- **DÉFI 1**
Dans le texte sur Louise Beavers, en quelle année le studio lui confie-t-il un rôle d'égale importance à celui de Claudette Colbert ?

- **EXTRAIT DU TEXTE**
----------------------------------------
Un pas énorme est franchi. On n’avait pas encore pensé en Amérique à être polis avec la domesticité noire. Mais dans les années 30 Hollywood étant l’exemple même du savoir vivre et de la distinction pour tous les américains, on allait y songer.

Et puis Louise Beavers étant une actrice très appréciée du public et des acteurs à qui elle donne la réplique; la PARAMOUNT va songer à étoffer ses rôles. De domestique poliment traitée elle deviendra domestique confidente, domestique compréhensive et enfin domestique qui vient en aide à ses patrons qu’elle aime sincèrement et qui le lui rendent bien.
En 1934, le studio saute le pas en étant de la première version de « Imitation of Life » avec Claudette Colbert où Louise à un rôle d’égale importance à celui de Claudette. Et surtout, pour la première fois, les problèmes personnels de son personnage sont non seulement évoqués mais traités avec autant d’intérêt que ceux de Claudette.
Que Louise Beavers n’ai pas été nommée aux Oscar pour sa prestation faillit provoquer si pas une guerre civile au moins des émeutes à Hollywood! La presse prendra le parti de la laissée pour compte. Du jamais vu!
----------------------------------------
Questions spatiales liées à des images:
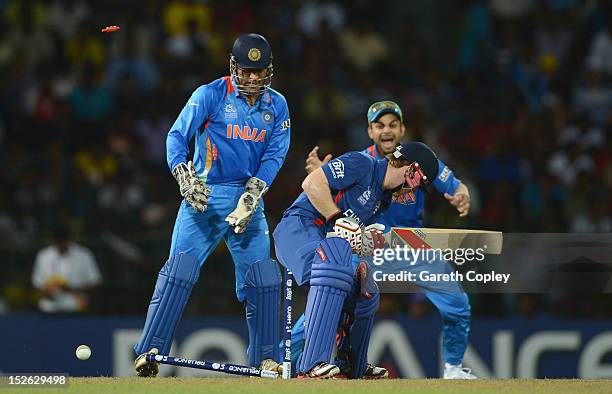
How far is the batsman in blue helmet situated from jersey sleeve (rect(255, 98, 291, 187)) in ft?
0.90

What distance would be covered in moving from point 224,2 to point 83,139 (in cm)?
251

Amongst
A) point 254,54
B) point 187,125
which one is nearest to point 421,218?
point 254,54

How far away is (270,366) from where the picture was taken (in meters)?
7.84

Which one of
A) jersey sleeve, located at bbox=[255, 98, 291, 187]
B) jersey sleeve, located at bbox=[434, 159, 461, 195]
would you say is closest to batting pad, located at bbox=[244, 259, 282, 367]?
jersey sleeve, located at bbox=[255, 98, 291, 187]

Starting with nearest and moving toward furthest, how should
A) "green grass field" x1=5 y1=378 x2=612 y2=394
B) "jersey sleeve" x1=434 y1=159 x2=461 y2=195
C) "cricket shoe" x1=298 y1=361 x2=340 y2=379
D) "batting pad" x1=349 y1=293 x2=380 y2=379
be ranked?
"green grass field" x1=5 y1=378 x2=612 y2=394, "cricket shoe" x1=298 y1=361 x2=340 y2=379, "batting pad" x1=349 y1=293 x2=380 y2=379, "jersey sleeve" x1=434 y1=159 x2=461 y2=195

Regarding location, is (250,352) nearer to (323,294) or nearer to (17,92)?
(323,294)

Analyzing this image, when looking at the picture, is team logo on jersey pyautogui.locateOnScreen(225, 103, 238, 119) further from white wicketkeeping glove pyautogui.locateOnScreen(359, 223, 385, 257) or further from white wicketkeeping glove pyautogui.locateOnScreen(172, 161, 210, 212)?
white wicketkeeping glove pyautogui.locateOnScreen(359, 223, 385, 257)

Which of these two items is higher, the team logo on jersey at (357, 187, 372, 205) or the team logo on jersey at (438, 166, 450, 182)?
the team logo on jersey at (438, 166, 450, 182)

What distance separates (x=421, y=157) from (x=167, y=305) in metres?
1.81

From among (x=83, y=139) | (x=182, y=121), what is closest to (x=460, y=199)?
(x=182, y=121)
----------------------------------------
- **DÉFI 2**
Recopiez telles quelles les lignes des données, en commençant par la ligne qui contient « What distance separates » et en allant jusqu'à la fin des données, ces deux bornes comprises.

- **RÉSULTAT 1**
En 1934.

- **RÉSULTAT 2**
What distance separates (x=421, y=157) from (x=167, y=305) in metres?
1.81

From among (x=83, y=139) | (x=182, y=121), what is closest to (x=460, y=199)?
(x=182, y=121)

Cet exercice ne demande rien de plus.